How the red and yellow cards started
How red and yellow cards started

By Dick Sawdon Smith

The speaker at this month's meeting of the Reading Referees' Association was to have been the former international referee Ken Aston. Sadly Ken died in October aged 86, but he will leave a legacy to football and refereeing that will live for many years to come.

I was working as a steward at Wembley in 1966 when England played Argentina in the World Cup. One of the abiding images of that game for me and I'm sure for the millions who saw it on film and television was the sight of Ken Aston, then acting as an official of FIFA, gently leading the Argentinian captain

Antonio Rattin off the field of play when he refused to leave after being sent off. Ken Aston was no stranger to controversy at the World Cup finals for he had refereed the so-called Battle of Santiago in 1962 between the host nation Chile and Italy. Three times armed soldiers came on to remove spectators from the field of play. 'I wasn't refereeing a football match he said at the time, 'I was acting as umpire in military manoeuvres'.

But it was the Rattin incident that led to his greatest claim to fame. It was a curious affair because the German referee afterwards said that he had sent Rattin off for 'violence of the tongue', which in those days would have been translated into 'foul or abusive language'. Quite what he thought Rattin said to him only he knows because he and Rattin didn't have a common language. This is why the whole episode escalated, but it was probably the manner of Rattins dissent that led him to take action.

It is difficult to know whether Rattin genuinely did not understand that he was being sent off, although the referee constantly pointing to the touchline must have given him a clue. On the other hand, was he deliberately trying to ignore the obvious and refused to leave the field through sheer bloody-mindedness?

Although Ken Aston finally persuaded the Argentinian captain that he was sent off and must leave the field, the incident stuck in his mind. He felt that there must be a better way to let players know they have been given their marching orders. On his way home he was stopped at a set of traffic lights which had gone through their usual sequence, green, amber, red and it struck him that the amber for caution and red for stop could be used in such situations. And so the red and yellow cards were born.

Their introduction was at first very erratic and spasmodic. FlFA used them at first for international matches as Ken had envisaged, but it was 1976 before they were introduced into the Football League as it was then.

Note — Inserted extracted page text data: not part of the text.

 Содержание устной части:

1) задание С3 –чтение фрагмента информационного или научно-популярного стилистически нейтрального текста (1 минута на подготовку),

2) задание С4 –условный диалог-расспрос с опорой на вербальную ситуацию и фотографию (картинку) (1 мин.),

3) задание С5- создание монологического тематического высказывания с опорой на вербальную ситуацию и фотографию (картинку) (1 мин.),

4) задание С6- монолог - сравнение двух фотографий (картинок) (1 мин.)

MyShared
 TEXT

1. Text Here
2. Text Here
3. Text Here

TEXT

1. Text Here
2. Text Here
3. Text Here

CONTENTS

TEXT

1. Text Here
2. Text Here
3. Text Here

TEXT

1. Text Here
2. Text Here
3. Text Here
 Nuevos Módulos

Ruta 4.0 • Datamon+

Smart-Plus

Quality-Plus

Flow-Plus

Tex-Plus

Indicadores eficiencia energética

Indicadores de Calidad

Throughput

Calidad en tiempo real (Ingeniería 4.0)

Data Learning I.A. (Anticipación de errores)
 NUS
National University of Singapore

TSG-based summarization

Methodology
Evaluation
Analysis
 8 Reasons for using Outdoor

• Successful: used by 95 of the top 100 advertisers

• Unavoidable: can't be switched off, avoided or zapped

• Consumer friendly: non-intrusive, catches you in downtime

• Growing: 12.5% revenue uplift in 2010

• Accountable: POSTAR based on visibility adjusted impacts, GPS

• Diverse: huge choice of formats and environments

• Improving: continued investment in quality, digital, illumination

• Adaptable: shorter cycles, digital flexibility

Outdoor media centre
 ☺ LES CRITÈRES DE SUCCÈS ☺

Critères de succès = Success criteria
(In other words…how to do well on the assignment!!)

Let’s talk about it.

They were scrapped in 1981, only to be re-introduced in 1987. Again that was only for games in the Football League and its subsidiary competitions such as the League Cup, and also the FA Cup from the first round when the Football League clubs came in.

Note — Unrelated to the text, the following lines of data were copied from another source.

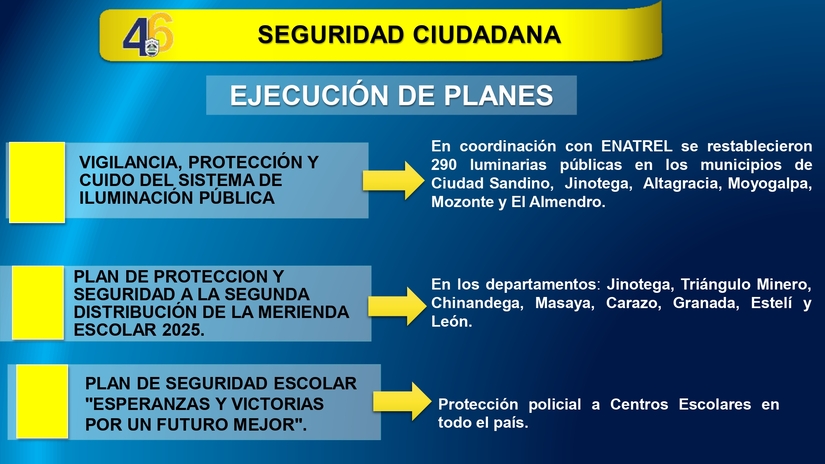 46

SEGURIDAD CIUDADANA

EJECUCIÓN DE PLANES

VIGILANCIA, PROTECCIÓN Y CUIDO DEL SISTEMA DE ILUMINACIÓN PÚBLICA

En coordinación con ENATREL se restablecieron 290 luminarias públicas en los municipios de Ciudad Sandino, Jinotega, Altagracia, Moyogalpa, Mozonte y El Almendro.

PLAN DE PROTECCION Y SEGURIDAD A LA SEGUNDA DISTRIBUCIÓN DE LA MERIENDA ESCOLAR 2025.

En los departamentos: Jinotega, Triángulo Minero, Chinandega, Masaya, Carazo, Granada, Estelí y León.

PLAN DE SEGURIDAD ESCOLAR "ESPERANZAS Y VICTORIAS POR UN FUTURO MEJOR".

Protección policial a Centros Escolares en todo el país.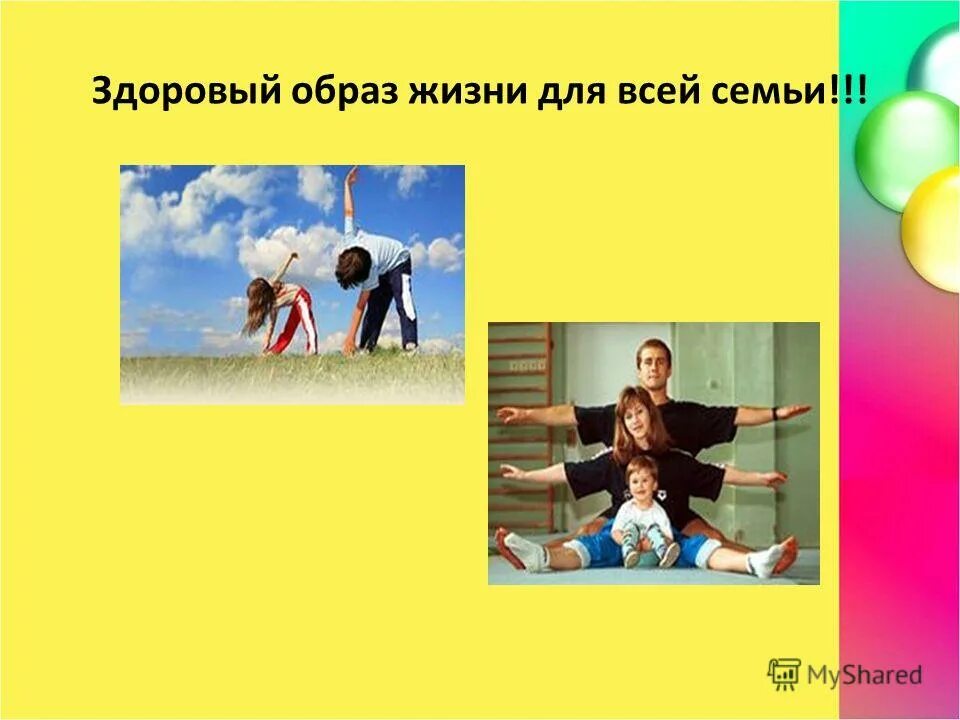 Здоровый образ жизни для всей семьи!!!

MyShared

The cards were freely available, however, and many referees in local football started to use them, only to receive a rebuke from the FA.

It wasn't until 1992 that the cards were actually incorporated into the Laws of the Game and made mandatory at all levels. Ken Aston who was in private life a headmaster was also said to have used the cards as a disciplinary system at his school. The yellow card was a warning to wrongdoers and the red card meant the withdrawal of privileges such as playing football.

He had a great pioneering spirit and he also suggested changes to linesmen's flags, the referee's uniform and the introduction of the fourth official, but it will be for the red and yellow cards that Ken Aston will be best remembered.